(Stored data entries)

▼

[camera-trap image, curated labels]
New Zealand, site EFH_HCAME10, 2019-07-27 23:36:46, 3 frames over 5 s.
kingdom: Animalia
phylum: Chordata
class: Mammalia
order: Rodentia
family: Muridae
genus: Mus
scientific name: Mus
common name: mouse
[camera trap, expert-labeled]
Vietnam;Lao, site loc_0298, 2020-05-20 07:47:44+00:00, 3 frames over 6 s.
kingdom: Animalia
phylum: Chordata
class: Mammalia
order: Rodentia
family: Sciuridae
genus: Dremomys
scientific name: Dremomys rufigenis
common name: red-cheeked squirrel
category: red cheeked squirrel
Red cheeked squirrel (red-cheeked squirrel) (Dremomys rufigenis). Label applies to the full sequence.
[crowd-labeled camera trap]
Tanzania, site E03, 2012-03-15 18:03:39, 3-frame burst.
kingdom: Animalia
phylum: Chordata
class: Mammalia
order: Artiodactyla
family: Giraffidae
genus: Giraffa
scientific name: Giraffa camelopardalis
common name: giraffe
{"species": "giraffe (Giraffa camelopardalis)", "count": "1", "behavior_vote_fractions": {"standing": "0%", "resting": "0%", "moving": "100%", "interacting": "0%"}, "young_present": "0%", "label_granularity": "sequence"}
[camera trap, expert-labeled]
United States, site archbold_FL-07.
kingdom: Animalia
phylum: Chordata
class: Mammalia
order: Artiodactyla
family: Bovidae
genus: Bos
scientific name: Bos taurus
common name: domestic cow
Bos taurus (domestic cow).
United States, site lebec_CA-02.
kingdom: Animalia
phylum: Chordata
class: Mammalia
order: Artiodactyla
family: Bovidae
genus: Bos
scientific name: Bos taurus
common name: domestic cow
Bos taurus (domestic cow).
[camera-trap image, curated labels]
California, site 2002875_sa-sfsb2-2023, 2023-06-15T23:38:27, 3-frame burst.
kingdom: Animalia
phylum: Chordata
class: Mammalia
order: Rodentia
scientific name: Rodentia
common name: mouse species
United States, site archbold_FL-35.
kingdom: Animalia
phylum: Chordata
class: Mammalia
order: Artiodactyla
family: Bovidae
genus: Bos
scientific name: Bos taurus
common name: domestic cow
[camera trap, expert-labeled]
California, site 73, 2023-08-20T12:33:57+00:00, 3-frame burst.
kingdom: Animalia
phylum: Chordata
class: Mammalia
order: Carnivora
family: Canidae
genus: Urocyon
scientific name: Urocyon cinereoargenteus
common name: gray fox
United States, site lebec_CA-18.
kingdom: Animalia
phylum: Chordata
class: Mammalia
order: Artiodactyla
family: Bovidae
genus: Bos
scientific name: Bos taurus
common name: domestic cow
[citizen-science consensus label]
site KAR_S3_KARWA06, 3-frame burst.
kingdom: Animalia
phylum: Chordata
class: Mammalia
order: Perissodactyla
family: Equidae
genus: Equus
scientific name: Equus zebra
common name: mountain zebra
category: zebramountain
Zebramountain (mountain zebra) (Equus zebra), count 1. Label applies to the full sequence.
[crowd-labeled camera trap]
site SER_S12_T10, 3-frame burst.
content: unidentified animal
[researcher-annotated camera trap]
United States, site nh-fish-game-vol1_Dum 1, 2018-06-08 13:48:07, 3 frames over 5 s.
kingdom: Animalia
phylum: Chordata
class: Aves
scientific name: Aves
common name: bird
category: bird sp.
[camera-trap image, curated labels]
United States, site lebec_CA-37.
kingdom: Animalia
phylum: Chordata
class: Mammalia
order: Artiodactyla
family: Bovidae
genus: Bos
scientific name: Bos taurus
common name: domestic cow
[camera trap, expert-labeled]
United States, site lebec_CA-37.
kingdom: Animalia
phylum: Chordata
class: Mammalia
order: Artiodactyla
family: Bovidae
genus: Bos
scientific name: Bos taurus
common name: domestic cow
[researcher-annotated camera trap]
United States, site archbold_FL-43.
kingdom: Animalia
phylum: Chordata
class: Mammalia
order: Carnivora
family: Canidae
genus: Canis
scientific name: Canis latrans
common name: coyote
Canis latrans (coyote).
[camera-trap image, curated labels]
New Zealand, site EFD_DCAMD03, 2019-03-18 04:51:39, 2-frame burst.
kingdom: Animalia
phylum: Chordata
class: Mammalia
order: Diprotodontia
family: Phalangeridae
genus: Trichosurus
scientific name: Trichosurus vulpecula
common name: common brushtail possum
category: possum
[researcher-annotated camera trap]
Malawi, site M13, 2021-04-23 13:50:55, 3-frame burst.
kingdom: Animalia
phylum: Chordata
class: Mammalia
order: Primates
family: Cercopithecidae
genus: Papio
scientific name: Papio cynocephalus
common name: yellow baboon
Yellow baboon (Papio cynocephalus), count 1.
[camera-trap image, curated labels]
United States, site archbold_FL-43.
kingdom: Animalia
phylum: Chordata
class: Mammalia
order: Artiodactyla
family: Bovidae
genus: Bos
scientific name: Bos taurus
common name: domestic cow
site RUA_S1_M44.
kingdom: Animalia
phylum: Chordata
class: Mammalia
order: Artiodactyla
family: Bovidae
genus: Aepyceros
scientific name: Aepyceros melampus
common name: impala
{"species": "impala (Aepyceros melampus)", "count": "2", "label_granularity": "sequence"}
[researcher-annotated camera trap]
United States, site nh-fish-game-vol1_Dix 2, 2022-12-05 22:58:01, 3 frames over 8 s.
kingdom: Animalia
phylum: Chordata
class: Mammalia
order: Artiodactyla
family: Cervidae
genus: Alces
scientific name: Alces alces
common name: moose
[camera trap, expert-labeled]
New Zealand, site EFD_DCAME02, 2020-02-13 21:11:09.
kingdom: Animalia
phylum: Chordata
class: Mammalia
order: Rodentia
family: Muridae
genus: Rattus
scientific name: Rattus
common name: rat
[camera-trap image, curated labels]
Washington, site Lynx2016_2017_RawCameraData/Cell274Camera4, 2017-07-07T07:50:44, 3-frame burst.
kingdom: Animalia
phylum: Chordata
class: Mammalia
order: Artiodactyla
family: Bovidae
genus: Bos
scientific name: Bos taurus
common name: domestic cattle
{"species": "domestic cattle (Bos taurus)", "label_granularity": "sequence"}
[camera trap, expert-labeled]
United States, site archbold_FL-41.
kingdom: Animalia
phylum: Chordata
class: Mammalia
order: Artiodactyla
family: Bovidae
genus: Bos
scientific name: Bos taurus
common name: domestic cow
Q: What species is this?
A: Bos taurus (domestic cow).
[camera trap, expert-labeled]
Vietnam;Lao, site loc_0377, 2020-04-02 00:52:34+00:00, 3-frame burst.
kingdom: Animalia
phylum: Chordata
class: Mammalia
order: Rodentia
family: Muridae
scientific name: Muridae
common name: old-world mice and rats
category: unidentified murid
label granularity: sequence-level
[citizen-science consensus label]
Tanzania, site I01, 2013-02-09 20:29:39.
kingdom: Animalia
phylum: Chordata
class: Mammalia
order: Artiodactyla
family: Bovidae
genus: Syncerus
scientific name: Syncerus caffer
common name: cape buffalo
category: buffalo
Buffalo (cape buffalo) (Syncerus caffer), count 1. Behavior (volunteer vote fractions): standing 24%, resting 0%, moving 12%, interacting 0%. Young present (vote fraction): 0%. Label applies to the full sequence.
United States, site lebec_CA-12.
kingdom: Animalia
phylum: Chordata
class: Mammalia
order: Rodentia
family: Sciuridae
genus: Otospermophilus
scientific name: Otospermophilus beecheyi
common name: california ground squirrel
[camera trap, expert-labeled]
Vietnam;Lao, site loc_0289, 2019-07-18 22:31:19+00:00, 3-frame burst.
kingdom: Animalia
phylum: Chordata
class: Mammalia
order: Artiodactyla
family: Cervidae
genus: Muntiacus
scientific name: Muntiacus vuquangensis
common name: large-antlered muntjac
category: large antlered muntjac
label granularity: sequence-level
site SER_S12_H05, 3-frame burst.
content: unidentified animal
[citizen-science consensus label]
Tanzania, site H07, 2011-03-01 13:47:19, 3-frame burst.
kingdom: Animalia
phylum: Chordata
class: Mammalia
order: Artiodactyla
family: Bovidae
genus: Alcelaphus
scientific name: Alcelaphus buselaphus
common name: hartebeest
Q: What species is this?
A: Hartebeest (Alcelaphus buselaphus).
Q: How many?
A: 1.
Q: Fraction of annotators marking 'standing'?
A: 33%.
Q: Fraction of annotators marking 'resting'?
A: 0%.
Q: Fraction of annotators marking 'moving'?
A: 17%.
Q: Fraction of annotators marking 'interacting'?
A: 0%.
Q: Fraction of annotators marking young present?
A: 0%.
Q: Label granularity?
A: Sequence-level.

▲

§ **Directions**
Filter the records above down to the lines containing "marking".

§ **Finished task**
Q: Fraction of annotators marking 'standing'?
Q: Fraction of annotators marking 'resting'?
Q: Fraction of annotators marking 'moving'?
Q: Fraction of annotators marking 'interacting'?
Q: Fraction of annotators marking young present?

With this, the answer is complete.